L’État chinois – toujours via l’incontournable NDRC – veut aussi éviter de se disperser. En Afrique, la Chine a choisi de privilégier les minerais dont elle a le plus besoin : le fer, le chrome, le cuivre, le manganèse, l’uranium et le charbon. Des filières dans lesquelles le continent est incontournable. En dehors de ces minerais, le soutien de la NDRC – et donc des banques et compagnies de BTP publiques dont elle a l’oreille – n’est pas acquis. Et surtout, Pékin entend concentrer ses ressources financières sur une poignée de futurs champions chinois, essentiellement publics.

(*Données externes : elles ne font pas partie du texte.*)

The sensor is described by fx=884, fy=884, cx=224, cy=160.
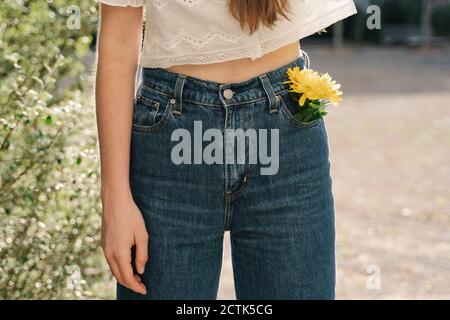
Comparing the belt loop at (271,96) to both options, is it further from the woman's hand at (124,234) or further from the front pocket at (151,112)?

Fini l’appui aux seconds couteaux manquant d’expérience. « Parmi les grands groupes miniers, on trouve Baosteel, premier fabricant d’acier de Chine, Sinosteel, Minmetals, China Nonferrous Metals, Jinchuan Group, China National Nuclear, et China National Gold Group Corporation », égrène Ernie Lai King, un avocat chinois qui supervise une équipe spécialisée dans l’étude des contrats sino-africains au sein du cabinet sud-africain ENS (Edward Nathan Sonnenbergs). « Ces géants qui régneront sur les mines de demain ont déjà une taille imposante, mais ce sont avant tout des sidérurgistes, des compagnies minières régionales ou spécialisées sur un seul minerai », explique-t-il. Le gouvernement souhaite les diversifier et leur faire remonter la filière pour qu’ils gèrent eux-mêmes des mines. « Ce sont eux qui bénéficient en priorité des prêts des banques publiques China Exim Bank, China Construction Bank, Bank of China et Banque industrielle et commerciale de Chine (ICBC), toutes les quatre implantées à Johannesburg », précise l’avocat.

De plus en plus gourmand

Pékin n’a guère d’autre choix que de revoir sa stratégie en Afrique. Il ne peut tout simplement pas se passer des minerais africains. « La Chine reste un pays en développement. Même si sa croissance se fait moins robuste [7,7 % sont prévus en 2014 tout de même], elle est encore loin des niveaux d’urbanisation et d’industrialisation de l’Occident. Aucune crainte qu’elle cesse de consommer des minerais. Sur les marchés internationaux, sa part dans les achats de métaux de base continue de croître », rappelle Jim Lennon, analyste en chef chez Macquarie. Le géant asiatique représentait 70 % de la consommation mondiale de fer en 2013, soit deux fois plus qu’en 2000. Et ses achats de zinc, d’aluminium, de cuivre et de nickel pesaient l’an dernier autour de 40 % de leur production mondiale. C’est dix fois plus qu’en 1990. Quant à ses besoins en uranium, ils sont amenés à croître de façon exponentielle puisque la Chine construit des centrales nucléaires. C.L.B.

Conflits

Pour réussir dans les mines africaines, il faut également changer la manière de conduire les opérations localement. « Les difficultés des projets sino-africains ne viennent pas d’un manque de compétences techniques, note un analyste. Un groupe comme Minmetals fait tourner des mines de cuivre depuis quarante ans. Le problème vient essentiellement d’un manque de prise en compte du contexte local. En raison de leur tradition étatique, les groupes publics ont signé des accords avec les gouvernements africains sans impliquer les communautés vivant autour de la mine, et souvent en recourant à une main-d’oeuvre presque exclusivement chinoise. Cela a entraîné de nombreux conflits sociaux, comme en Zambie en 2011. » Et d’ajouter : « Ce n’est que maintenant qu’on entend les dirigeants chinois parler de formation et de transformation locales, avec l’installation de raffineries et de fonderies sur le sol africain. Il y a cinq ans à peine, jamais ces sujets n’auraient été évoqués. »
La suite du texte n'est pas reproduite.